Akibat kejadian itu, dirinya mendesak pihak terkait untuk melakukan investigasi dengan benar, dan memastikan pengamanan fander segera terealisasi.

Baca Juga :  Bayu Saputra Deklarasikan Diri Maju Calon Ketua Umum KNPI Kaltim

“Jangan egois melakukan pengolongan, tapi tidak menerapkan pengamanan.
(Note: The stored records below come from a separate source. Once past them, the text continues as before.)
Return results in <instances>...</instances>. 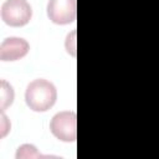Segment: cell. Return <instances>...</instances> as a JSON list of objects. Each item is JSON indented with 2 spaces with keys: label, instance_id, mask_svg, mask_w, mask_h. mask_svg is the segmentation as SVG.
Segmentation results:
<instances>
[{
  "label": "cell",
  "instance_id": "5b68a950",
  "mask_svg": "<svg viewBox=\"0 0 159 159\" xmlns=\"http://www.w3.org/2000/svg\"><path fill=\"white\" fill-rule=\"evenodd\" d=\"M29 42L21 37H7L0 45L1 61H16L22 58L29 52Z\"/></svg>",
  "mask_w": 159,
  "mask_h": 159
},
{
  "label": "cell",
  "instance_id": "277c9868",
  "mask_svg": "<svg viewBox=\"0 0 159 159\" xmlns=\"http://www.w3.org/2000/svg\"><path fill=\"white\" fill-rule=\"evenodd\" d=\"M77 15L76 0H50L47 4V16L57 25L73 22Z\"/></svg>",
  "mask_w": 159,
  "mask_h": 159
},
{
  "label": "cell",
  "instance_id": "3957f363",
  "mask_svg": "<svg viewBox=\"0 0 159 159\" xmlns=\"http://www.w3.org/2000/svg\"><path fill=\"white\" fill-rule=\"evenodd\" d=\"M77 117L73 111L56 113L50 123L51 133L62 142H75L77 138Z\"/></svg>",
  "mask_w": 159,
  "mask_h": 159
},
{
  "label": "cell",
  "instance_id": "7a4b0ae2",
  "mask_svg": "<svg viewBox=\"0 0 159 159\" xmlns=\"http://www.w3.org/2000/svg\"><path fill=\"white\" fill-rule=\"evenodd\" d=\"M32 16V9L26 0H6L1 5V19L6 25L20 27Z\"/></svg>",
  "mask_w": 159,
  "mask_h": 159
},
{
  "label": "cell",
  "instance_id": "8992f818",
  "mask_svg": "<svg viewBox=\"0 0 159 159\" xmlns=\"http://www.w3.org/2000/svg\"><path fill=\"white\" fill-rule=\"evenodd\" d=\"M14 101V89L12 87L6 82L1 81V109H6Z\"/></svg>",
  "mask_w": 159,
  "mask_h": 159
},
{
  "label": "cell",
  "instance_id": "52a82bcc",
  "mask_svg": "<svg viewBox=\"0 0 159 159\" xmlns=\"http://www.w3.org/2000/svg\"><path fill=\"white\" fill-rule=\"evenodd\" d=\"M35 157H41V154L37 152V149L31 145V144H24L19 148L16 153V158H35Z\"/></svg>",
  "mask_w": 159,
  "mask_h": 159
},
{
  "label": "cell",
  "instance_id": "6da1fadb",
  "mask_svg": "<svg viewBox=\"0 0 159 159\" xmlns=\"http://www.w3.org/2000/svg\"><path fill=\"white\" fill-rule=\"evenodd\" d=\"M56 87L47 80L39 78L32 81L25 92V99L30 109L35 112H46L56 102Z\"/></svg>",
  "mask_w": 159,
  "mask_h": 159
}]
</instances>
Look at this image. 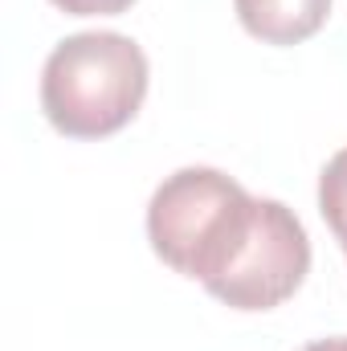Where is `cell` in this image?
Wrapping results in <instances>:
<instances>
[{"label": "cell", "mask_w": 347, "mask_h": 351, "mask_svg": "<svg viewBox=\"0 0 347 351\" xmlns=\"http://www.w3.org/2000/svg\"><path fill=\"white\" fill-rule=\"evenodd\" d=\"M307 269H311V241L302 221L282 200L258 196V221L250 241L241 245L229 274L208 286V294L233 311H274L286 298H294Z\"/></svg>", "instance_id": "3957f363"}, {"label": "cell", "mask_w": 347, "mask_h": 351, "mask_svg": "<svg viewBox=\"0 0 347 351\" xmlns=\"http://www.w3.org/2000/svg\"><path fill=\"white\" fill-rule=\"evenodd\" d=\"M319 213H323V221L331 225V233L339 237V245L347 254V147L335 152L327 160L323 176H319Z\"/></svg>", "instance_id": "5b68a950"}, {"label": "cell", "mask_w": 347, "mask_h": 351, "mask_svg": "<svg viewBox=\"0 0 347 351\" xmlns=\"http://www.w3.org/2000/svg\"><path fill=\"white\" fill-rule=\"evenodd\" d=\"M147 98V58L123 33H74L41 70V110L70 139L123 131Z\"/></svg>", "instance_id": "7a4b0ae2"}, {"label": "cell", "mask_w": 347, "mask_h": 351, "mask_svg": "<svg viewBox=\"0 0 347 351\" xmlns=\"http://www.w3.org/2000/svg\"><path fill=\"white\" fill-rule=\"evenodd\" d=\"M53 4L62 12H70V16H119L135 0H53Z\"/></svg>", "instance_id": "8992f818"}, {"label": "cell", "mask_w": 347, "mask_h": 351, "mask_svg": "<svg viewBox=\"0 0 347 351\" xmlns=\"http://www.w3.org/2000/svg\"><path fill=\"white\" fill-rule=\"evenodd\" d=\"M302 351H347V335H335V339H319V343H307Z\"/></svg>", "instance_id": "52a82bcc"}, {"label": "cell", "mask_w": 347, "mask_h": 351, "mask_svg": "<svg viewBox=\"0 0 347 351\" xmlns=\"http://www.w3.org/2000/svg\"><path fill=\"white\" fill-rule=\"evenodd\" d=\"M258 221V196L217 168H180L147 204V241L176 274L204 290L229 274Z\"/></svg>", "instance_id": "6da1fadb"}, {"label": "cell", "mask_w": 347, "mask_h": 351, "mask_svg": "<svg viewBox=\"0 0 347 351\" xmlns=\"http://www.w3.org/2000/svg\"><path fill=\"white\" fill-rule=\"evenodd\" d=\"M233 8L246 33L265 45H298L331 16V0H233Z\"/></svg>", "instance_id": "277c9868"}]
</instances>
Jembatan ini aset, kalau ditabrak tidak ada yang tanggung jawab pasti memicu amarah,” ucapnya.

Lebih lanjut, Hasanuddin Mas’Ud menambahkan, DPRD Kaltim hendak menerapkan hal yang dilakukan oleh Banjarmasin, yakni melibatkan Perusahan Daerah (Perusda) untuk turut terlibat dalam tata kelola penyediaan keamanan.

“Tapi langkah itu perlu adanya Peraturan Daerah (Perda), sementara ini kita fokuskan dulu untuk meningkatkan keamanan jembatan, seperti CCTV dan asuransi yang harus dialokasikan oleh pihak pengolong,” ujarnya.

Sementara itu, Kepala Kantor Kesyahbandaran dan Otoritas Pelabuhan (KSOP) Samarinda, Mursidi menambahkan, kejadian itu terjadi di luar area dan waktu tambat yang resmi.

“Kemarin itu di luar dari jam pengolongan dan bukan di wilayah tempat yang disyaratkan untuk penambatan,” bebernya.

Baca Juga :  Bayu Saputra Deklarasikan Diri Maju Calon Ketua Umum KNPI Kaltim

Mursidi mengungkapkan, Sungai Mahakam memiliki area labuh dan tambat resmi yang disusun berdasarkan pertimbangan keselamatan pelayaran.

“Area tersebut disesuaikan dengan kondisi pasang surut air, yang kerap mengharuskan kapal menunggu air pasang untuk dapat bergerak,” ungkapnya.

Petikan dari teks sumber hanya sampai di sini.